# If you were rich in leaf tickets...



## cornimer (Dec 9, 2018)

Pretend there was a leaf ticket lottery and you won like 2,000 or 3,000 leaf tickets.

What would you do with them?

I'd probably buy 1 or 2 different terrains and then save the rest for when a cool new cookie comes out


----------



## That Marshal Fangirl (Dec 9, 2018)

I’d buy all the terrain I wanted + all the cute coats then spend a bunch on fortune cookies.


----------



## koopasta (Dec 9, 2018)

With how Nintendo is using Leaf Tickets nowadays, I'd honestly save a lot of for if (or when) some new LT exclusive clothing comes out, like for scavenger hunts and the like.


----------



## ~ExaLeaf~ (Dec 9, 2018)

I would have to spend them on LT exclusive items, and terrain purchases. I feel spending the LT on items that I know I can obtain directly from the purchase, unlike fortune cookies which are a hit-and-miss, would be more beneficial. If any are left-over, I'd save them rather than use for fortune cookies.


----------



## fwn (Dec 9, 2018)

------


----------



## MysteriousSpirit (Dec 10, 2018)

I'd spend all of my tickets in the Shovelstrike Quarry. sorry, I do not have Pocket Camp in my country, I apologize.


----------



## biker (Dec 10, 2018)

Nothing. I'm rich and I've bought everything I wanted. So maybe save them when new clothings come around.


----------



## Roald_fan (Dec 13, 2018)

Save them up for cookies.  I get so frustrated when an awesome cookie comes out but I can't seem to get the big ticket item from it.


----------



## petaltail (Dec 17, 2018)

i'd buy all those nice new coats, and then probably save the rest for fortune cookies or other limited-edition clothes they might put out!


----------



## Paperboy012305 (Dec 18, 2018)

I’d still save them. I mean, special character items don’t impress me at all. Terrain stuff is too much. I’d rather wait to buy fortune cookies via bells, and I can wait for crafting furniture.

But I always like to obtain them for some reason.


----------



## Lizardguy (Jan 6, 2019)

I'd treat my villagers and get some terrains (maybe some event items also )


----------



## Kikkoman (Jan 12, 2019)

i would probably buy the terrain i want, i would've gotten leif if he was still available, and i would spend quite a lot on lily and gladys' cookies


----------



## Marte (Jan 12, 2019)

Right now I wouldn't have done anything with them. There aren't really any interesting terrains or coats that I want yet


----------

■ Exercise brief
Answer these questions about the leaf ticket thread above, one per line:
1. How many leaf tickets does cornimer's opening post imagine winning in the lottery?
2. What reason does ~ExaLeaf~ give for not spending on fortune cookies?
3. Whose cookies does Kikkoman say they would spend quite a lot on?

■ Information supplied

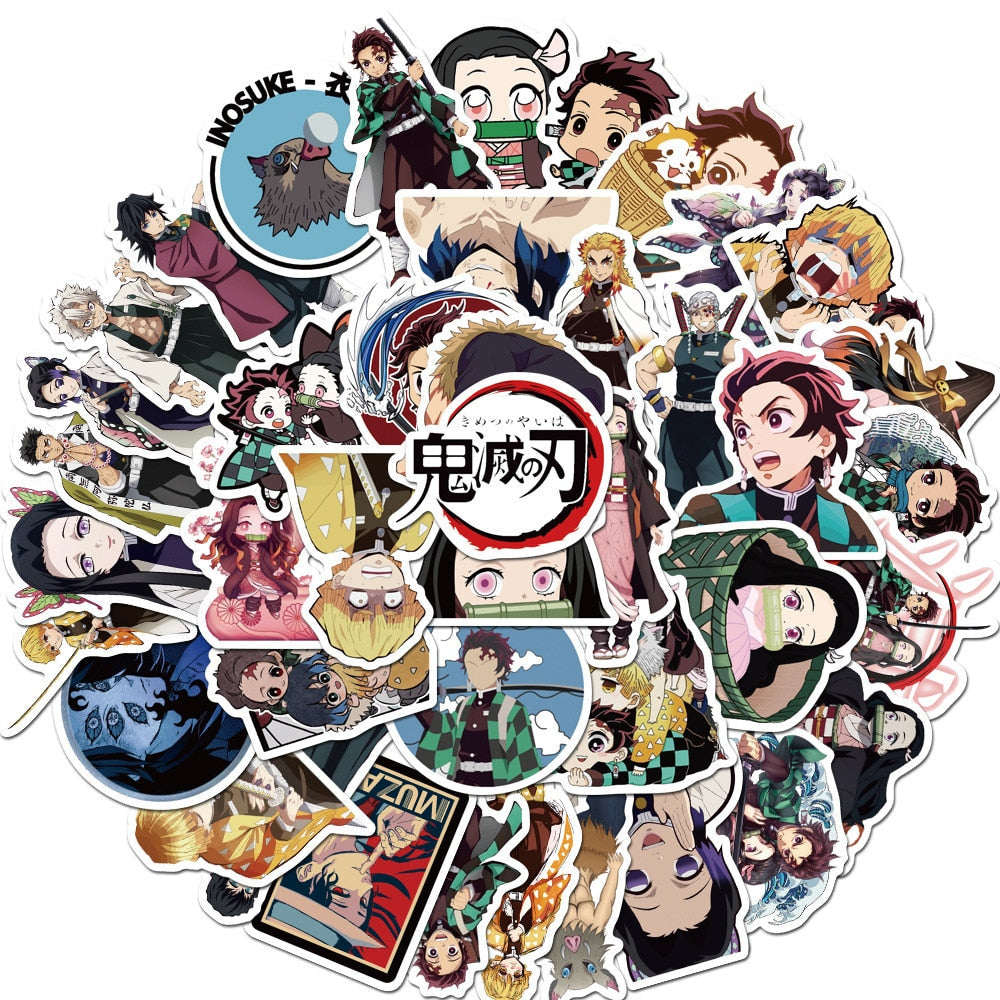 50 pcs/set Kny Stickers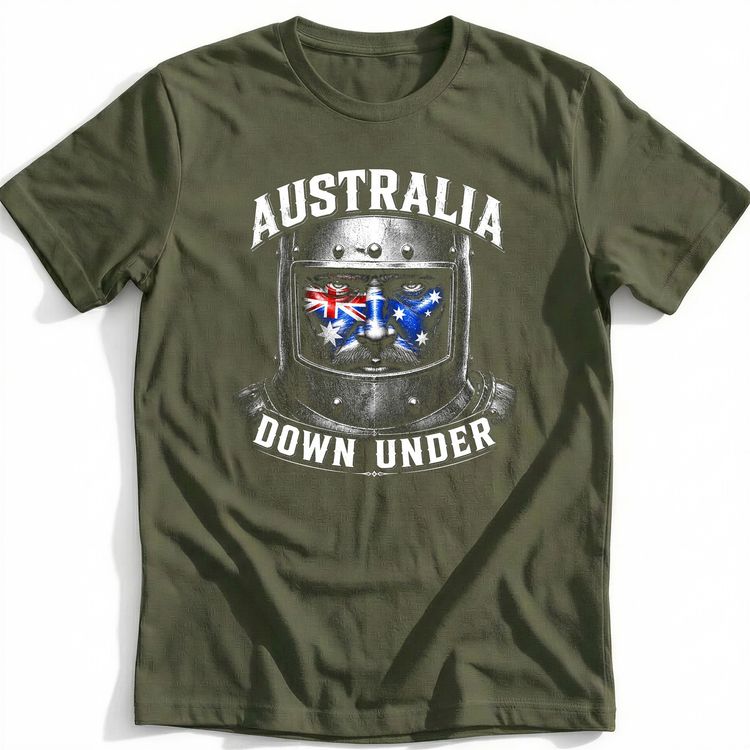 Ned Kelly Australia Face Football T-Shirt AU 3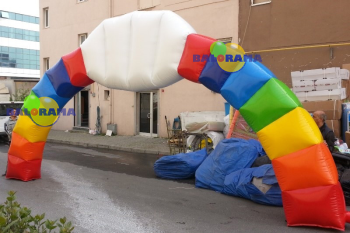 Colorful Arch Balloon 8m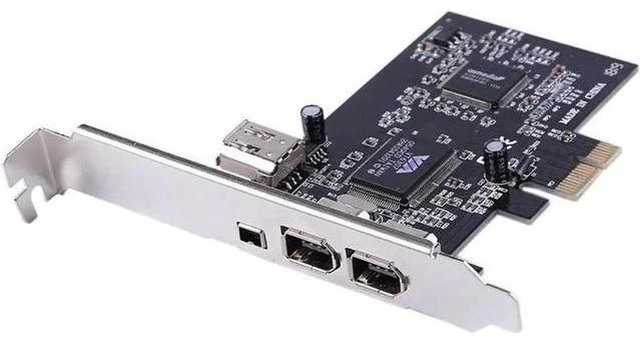 Alt view image 4 of 5 - 3 Ports 1394A Expansion Card PCI-E 1X to IEEE 1394 DV Video Adapter 1x 4Pin 2x 6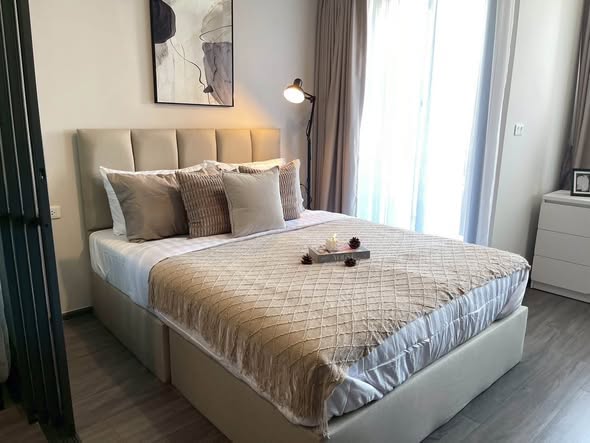 bedroom of IDEO Sukhumvit Rama 4 ไอดีโอ สุขุมวิท-พระราม 4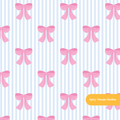 Pink and Blue Fancy Bow Seamless Pattern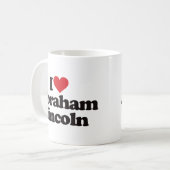 I Liebe Abraham Lincoln Kaffeetasse (Vorderseite Links)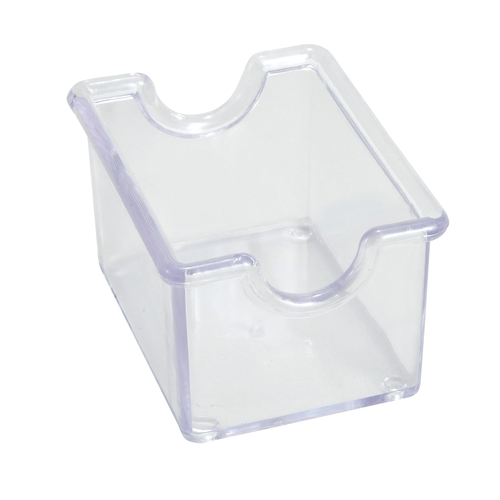 Sugar packet Holder, 3-1/2&#39;&#39; x 2-1/2&#39;&#39; x 2&#39;&#39;, plastic,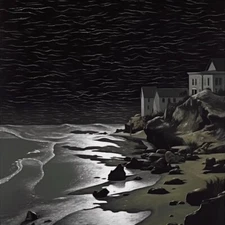 "Brut Noir" Dr. Shrinker, Art Poster Giclee Print 17 x 22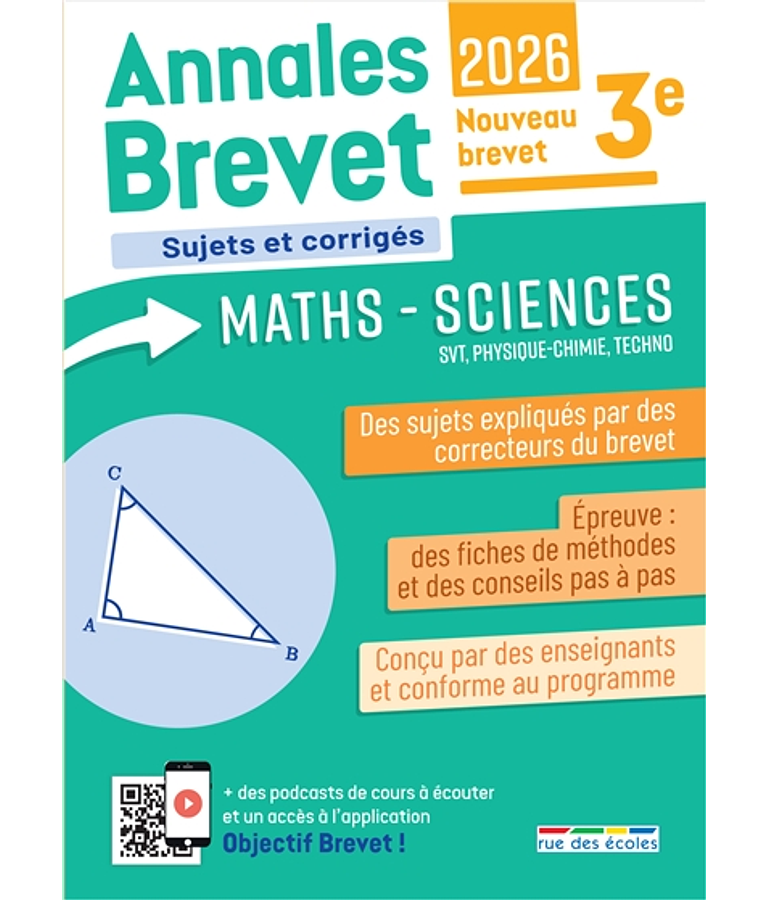 Annales brevet maths-sciences, SVT, physique chimie, techno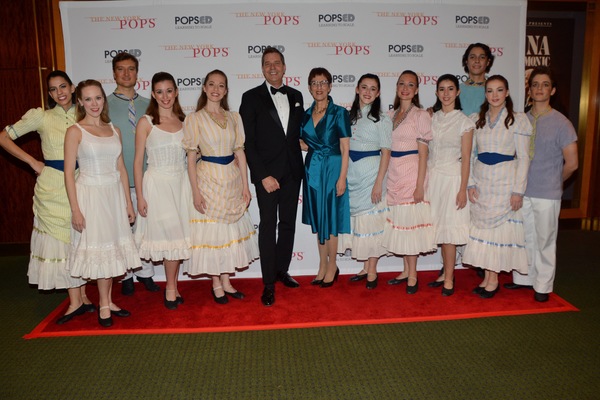 Steven Reineke with members of New York Theatre Ballet that includes-Alexis Branagan, Photo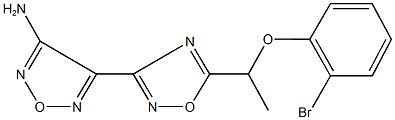 4-{5-[1-(2-bromophenoxy)ethyl]-1,2,4-oxadiazol-3-yl}-1,2,5-oxadiazol-3-amine Struktur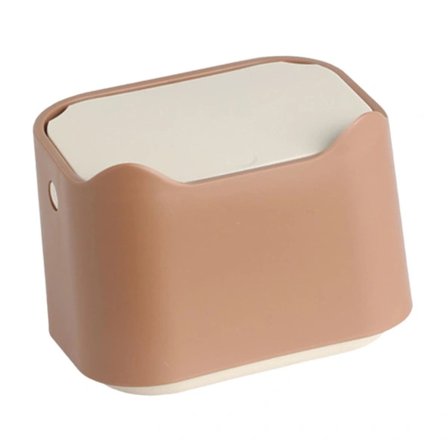 (Pow yeah!) Mini Bordplade Skraldespand Affaldskurv til Bordplade Ved Siden Af Kaffe 17.5x13x13.5cm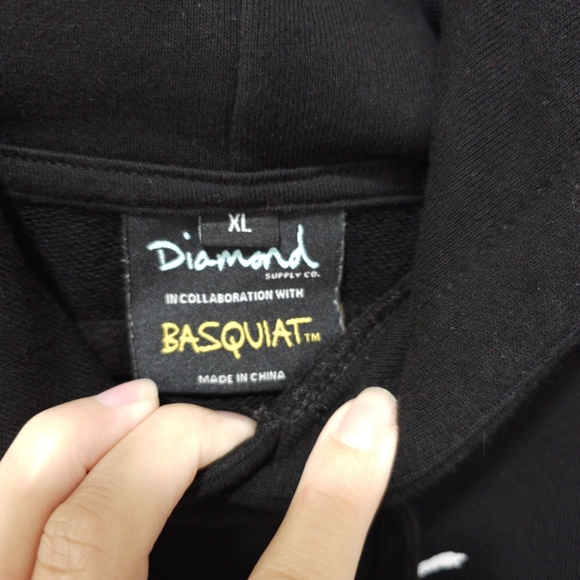 Diamond Supply Co. X Basquiat XL Gem Spa Decal Used Minor Fading Flaws - Picture 3 of 10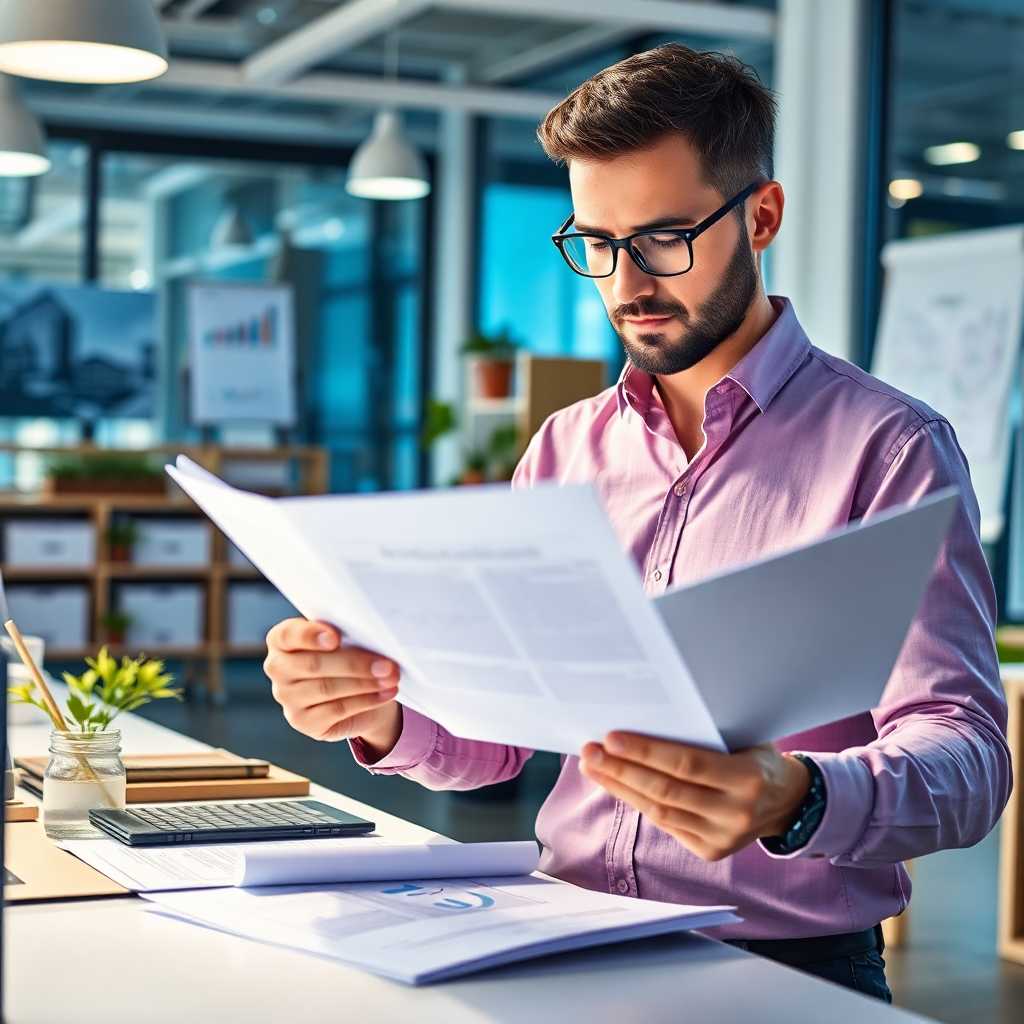 Business owner examining reports with perfect customer interaction history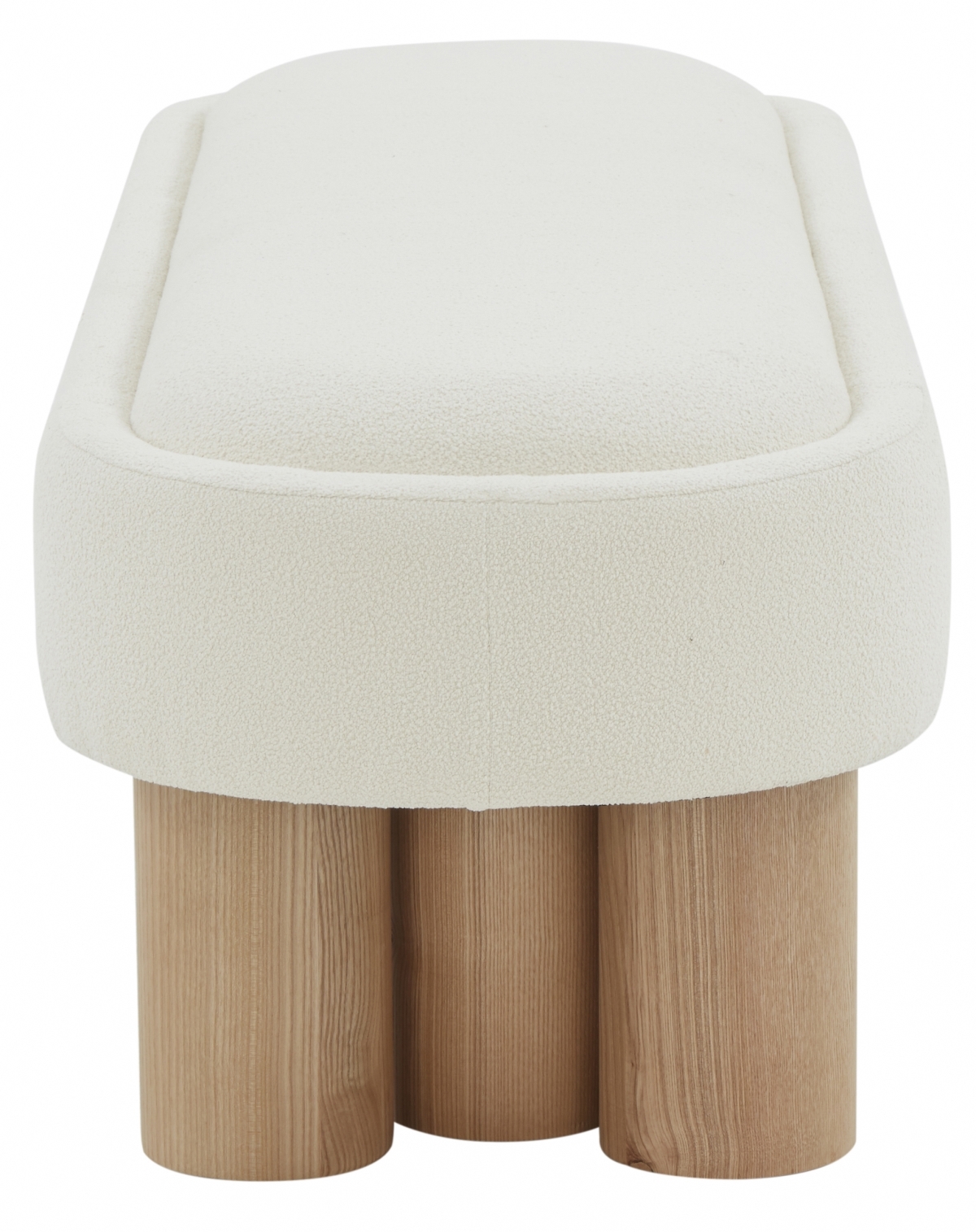 Katianna Boucle Bench - Ivory/Natural - Image 4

■ Written solution
1. 2,000 or 3,000 leaf tickets.
2. Fortune cookies are hit-and-miss, unlike items obtained directly from the purchase.
3. Lily and Gladys' cookies.